The structured credit analytics/research firm R&R Consulting released a bombshell today, and it strongly suggests that prevailing prices on non-GSE (non Freddie and Fannie) residential mortgage backed securities, which are typically referred to as “private label” are considerably overvalued.
R&R Consulting described how the reports presented to RMBS investors show losses at the loan level (which is super eye-numbing detail in the investor reports) that have NOT been allocated to the bonds (boldface ours):
On the securities performing at December 2011, a universe of approximately $1.42 trillion, R&R estimate the amount of additional losses likely to materialize is $300 billion, with one-third concentrated in ten arranger names, including Countrywide, Morgan Stanley and JP Morgan. About 17,000 tranches, or 34% of the universe analyzed by R&R, may lose up to 83% of their remaining principal.
In addition, R&R estimates that approximately $175 billion of losses already incurred on the loans have not yet been allocated to the bonds in the related transactions.
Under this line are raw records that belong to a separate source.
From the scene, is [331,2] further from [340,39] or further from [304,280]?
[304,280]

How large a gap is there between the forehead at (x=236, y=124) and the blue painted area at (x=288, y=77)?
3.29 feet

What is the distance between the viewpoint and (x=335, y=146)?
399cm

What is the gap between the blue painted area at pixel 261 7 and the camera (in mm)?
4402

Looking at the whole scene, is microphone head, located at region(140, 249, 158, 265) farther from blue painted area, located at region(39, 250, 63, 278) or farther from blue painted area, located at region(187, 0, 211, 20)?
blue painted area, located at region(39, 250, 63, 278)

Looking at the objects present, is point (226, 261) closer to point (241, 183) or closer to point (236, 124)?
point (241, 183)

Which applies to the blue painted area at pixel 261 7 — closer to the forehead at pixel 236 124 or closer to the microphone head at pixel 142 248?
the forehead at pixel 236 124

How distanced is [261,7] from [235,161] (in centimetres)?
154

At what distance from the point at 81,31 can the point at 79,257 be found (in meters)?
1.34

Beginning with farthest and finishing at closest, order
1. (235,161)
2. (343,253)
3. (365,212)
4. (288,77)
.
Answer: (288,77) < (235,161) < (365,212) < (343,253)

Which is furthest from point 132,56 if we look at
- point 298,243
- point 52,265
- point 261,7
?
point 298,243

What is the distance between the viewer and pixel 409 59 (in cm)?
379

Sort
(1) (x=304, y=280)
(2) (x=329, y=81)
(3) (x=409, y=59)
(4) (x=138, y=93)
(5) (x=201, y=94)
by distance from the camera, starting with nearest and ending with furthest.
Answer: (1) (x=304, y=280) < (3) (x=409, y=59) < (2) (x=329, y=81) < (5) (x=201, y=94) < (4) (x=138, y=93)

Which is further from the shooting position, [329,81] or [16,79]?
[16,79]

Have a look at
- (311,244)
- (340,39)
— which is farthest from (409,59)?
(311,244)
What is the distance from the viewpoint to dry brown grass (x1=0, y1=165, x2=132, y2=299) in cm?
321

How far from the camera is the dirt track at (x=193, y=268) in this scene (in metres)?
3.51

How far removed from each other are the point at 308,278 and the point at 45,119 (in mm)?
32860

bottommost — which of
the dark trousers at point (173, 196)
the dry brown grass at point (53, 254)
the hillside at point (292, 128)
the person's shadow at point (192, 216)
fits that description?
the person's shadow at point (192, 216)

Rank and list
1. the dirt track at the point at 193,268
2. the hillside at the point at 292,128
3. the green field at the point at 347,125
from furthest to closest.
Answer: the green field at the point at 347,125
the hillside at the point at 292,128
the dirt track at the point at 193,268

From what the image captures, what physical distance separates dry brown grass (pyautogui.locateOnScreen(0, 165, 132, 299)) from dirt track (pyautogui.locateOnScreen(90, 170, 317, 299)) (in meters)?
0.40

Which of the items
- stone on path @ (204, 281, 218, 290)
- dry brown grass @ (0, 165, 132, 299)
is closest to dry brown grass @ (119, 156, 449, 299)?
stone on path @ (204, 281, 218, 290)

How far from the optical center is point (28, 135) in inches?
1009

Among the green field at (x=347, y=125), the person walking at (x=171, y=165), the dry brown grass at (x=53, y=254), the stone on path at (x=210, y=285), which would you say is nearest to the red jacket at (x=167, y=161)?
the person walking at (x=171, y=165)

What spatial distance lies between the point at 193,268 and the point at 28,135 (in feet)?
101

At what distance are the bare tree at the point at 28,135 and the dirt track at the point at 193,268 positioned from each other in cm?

Failure to allocate realized loan losses could distort the valuation of related RMBS tranches.
In the course of conducting valuations on RMBS, the R&R analytics team discovered widespread, serious, repeated data discrepancies. Ann Rutledge, a founding principal, asked the team to measure the magnitude of the discrepancy on the RMBS universe. To do this, R&R subtracted cumulative losses allocated to the tranches from unallocated, expected losses, calculated as the sum of defaults, bankruptcies, foreclosures and REOs minus recoveries. “The results were very disturbing: $175 billion of unallocated current losses and $300 billion of imminent losses,” Rutledge said.
Now you might say, how can investors NOT know this is happening? Have you ever looked at an investor report on MBS? They are really really nerdy. Summary stuff up front, tons of pages of detail. Now bond fund managers are presumably paid to care about nerdy stuff like this, but I have spoken to some MBS lifers who have gone to the buy side, and they tell me that the level of expertise among MBS investors is not high.
But, but, but….some of you are protesting….surely these errors are just innocent mistakes? That’s a nice theory, but the numbers are huge, and the “mistakes” happen to line up with more profit for servicers:
The implication for bond holders in RMBS is significant with respect to both estimates. Subordinated securities in the RMBS with probable future losses ought to be written down by such losses but instead may be continuing to receive interest owed to more senior tranches. It could also mean that servicers are earning fees against loans that have already been liquidated, which also reduces the amount of cash to pay senior bond holders. For example, in one month, servicers could generate $75 million or more in inappropriate fees against the $175 billion in unallocated losses.
Translation: when the servicers don’t write down the bonds in a securitization to allow for ACTUAL and pretty certain losses, the effect is that junior tranches show artificially high balances (remember, as losses occur, the effect is to wipe out tranches from the bottom of the securitization up. The riskiest tranche fails first, then the next riskiest, and so on).
Servicers ALSO advance principal and interest to bondholders when borrowers quit paying, in theory up to the mortgage balance (we’ve seen cases where advances exceeded the mortgage balance). Then when they foreclose and liquidate the loan, the servicer reimburses himself for the advances and his fees and foreclosure costs first.
So, if they report artificially high balances in junior tranches, they are paying interest to investors who don’t deserve it. The result, when the foreclosure occurs and the real estate is sold, is that the interest overpayment to the junior bondholders reduces the monies that should have gone to the senior bondholders. Oh, and those junior bondholders are more likely to be hedgies, and those senior bondholders are more likely to be pension funds, bond fund (the sort that you might hold in your 401 (k) and insurers. The costs to the insurance industry alone means that this is not a fat cat investor issue but affects all of us (losses to insurers eventually lead to higher insurance premiums to compensate for the shortfall in investment income).
Reports like this are why I am cynical about talk of mortgage “investigations”. The evidence of servicer misconduct is rife. I’ve gotten numerous reports about various types of servicer scams, not just ones that hurt borrowers, but tons that impact investors (for instance, it is common, and it may be pervasive, that servicers delay reporting the liquidation of a loan to the investors. Why? The longer a loan appears to be in the pool, the longer they can collect servicing fees).
To my knowledge, the R&R report is the first effort to place a dollar figure on one type of mortgage-investor-related abuses. I’m not surprised it is so large. What I am surprised at is that no investor seems to have noticed this type of pilfering.








They can also hide in there the fact that a lot of the loans simply doo not exist. Clearing this up would lay this problem bare. Can’t have that.